Ujaas Energy Ltd Q1 FY26 – Market Cap ₹3,240 Cr, Sales Crash -58% QoQ, P/E 431. From Insolvency Court to EV Dreams
1. At a Glance
Welcome to the most dramatic “comeback story” on Dalal Street — Ujaas Energy Ltd. Market cap ₹3,240 crore, CMP ₹292, and a P/E so insane (431x) that even Adani Green looks like value investing. FY25 sales were a microscopic ₹23 crore, but PAT clocked ₹7.5 crore, giving it a net margin of 31% — not because solar is magical, but because “Other Income” played fairy godmother.
Stock has given 278% returns in 3 years, which makes sense only if you believe insolvency courts are new incubators. ROE is around 9.7%, book value is ₹4.8/share, and CMP/BV ratio is 61x — basically, the market is valuing this company like it’s selling iPhones, not struggling solar parks. Debt is down to ₹24 crore from ₹105 crore two years ago, thanks to a fancy NCLT-approved haircut.
In short: once bankrupt, now a multibagger. Is this solar power or sheer market delusion?
2. Introduction
Some companies make money by innovating. Some make money by cost-cutting. And then there’s Ujaas Energy, which makes money by surviving courtrooms.
Founded in 1999, Ujaas once dreamt of being India’s solar champion. By 2018, it was juggling projects, debt, and defaults like a reality-show contestant. By 2020, NCLT stepped in — “beta, ab bas.” Finally, in Oct 2023, the SVA Family Welfare Trust and M&B Switchgears swooped in, cleaned the balance sheet, and became new promoters with a 95% stake. Old equity? Sliced and diced like onions in a roadside pav bhaji stall.
Fast forward to FY25: sales shrank to ₹23 crore (smaller than some kirana shops’ annual turnover), but profits turned positive. Why? Because debt was written off and “Other Income” did all the heavy lifting. Investors, however, are treating Ujaas like it’s Tesla + NTPC + Adani Green rolled into one.
Question for you, dear reader: when you see a company with 431x P/E and -10% sales growth TTM, do you call it turnaround or tulip mania?
3. Business Model – WTF Do They Even Do?
Ujaas has more business verticals than actual revenues:
a) Solar Power Plant Ops (56% of revenue): They own a tiny 14 MW portfolio of solar plants.

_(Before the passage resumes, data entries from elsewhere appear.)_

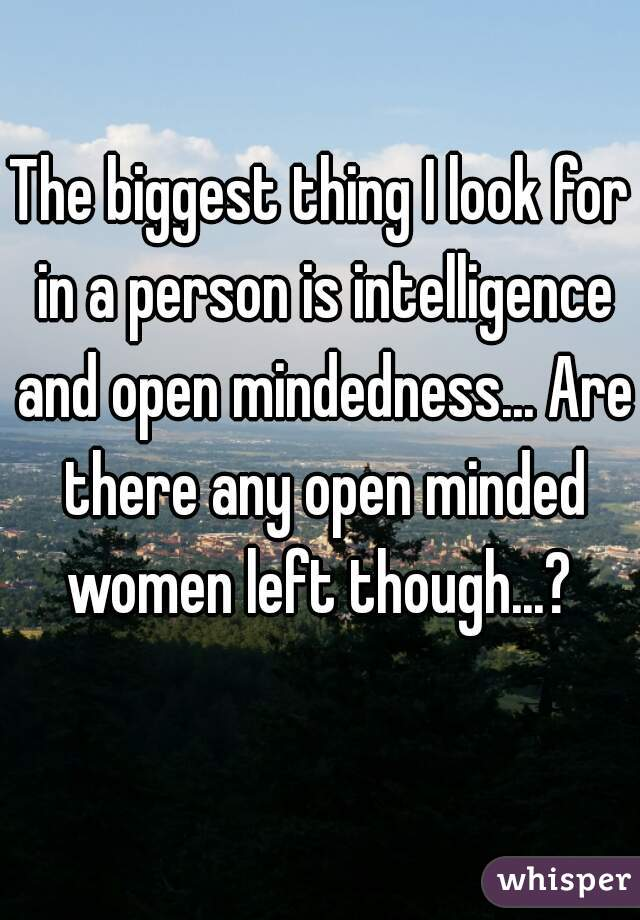 The biggest thing I look for in a person is intelligence and open mindedness... Are there any open minded women left though...?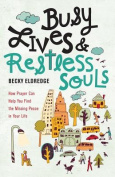 Busy Lives and Restless Souls
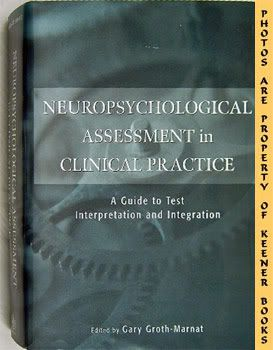 Image for Neuropsychological Assessment In Clinical Practice  (A Guide To Test Interpretation And Intergration)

To put this in perspective, NTPC sneezes out more MW in a week.
b) Manufacturing & Sale of Solar Systems (33%): They’ve set up 235 MW cumulative capacity for clients, but current sales are so low that even rooftop solar installers in Delhi might outsell them.
c) EV Segment (~11%): Launched a 2-wheeler EV called E-Spa. Because why not? Every failed infra company is now suddenly a “green EV play.”
Product suite includes:
Ujaas Park: Set up solar units in pre-developed parks.
Ujaas My Site: Installations for corporates.
Ujaas Home: Rooftop solutions.
Transformers: Because why stop at solar, when you can make transformers up to 25,000 KVA?
It’s like a restaurant menu with 40 dishes but only one order per day.
4. Financials Overview
Quarterly Snapshot (₹ Crore)
Source table
Metric
Q1 FY26 (Jun’25)
Q1 FY25 (Jun’24)
Q4 FY25 (Mar’25)
YoY %
QoQ %
Revenue
2.65
6.29
7.77
-57.9%
-65.9%
EBITDA
-3.24
0.54
0.62
-700%
-622%
PAT
2.49
3.82
0.30
-34.8%
+730%
EPS (₹)
0.22
0.17
0.02
+29.4%
+1000%
Commentary: Sales collapsed by 58% YoY, EBITDA went negative, yet PAT came positive. How? Magic wand = “Other Income” (₹6.5 crore this quarter). Without that, results look uglier than your cousin’s failed MBA project.
1. P/E Based: EPS (TTM) = ₹0.5. Industry PE ~30. Fair Value = 0.5 × (20–30) = ₹10–15.
2. EV/EBITDA: EV = ₹3,261 crore. EBITDA (TTM) ~₹10 crore (inflated by other income). EV/EBITDA = 320x vs peers at ~12x. Fair EV at 12x = 120 crore → Equity Value ≈ 100 crore → Per share ≈ ₹9.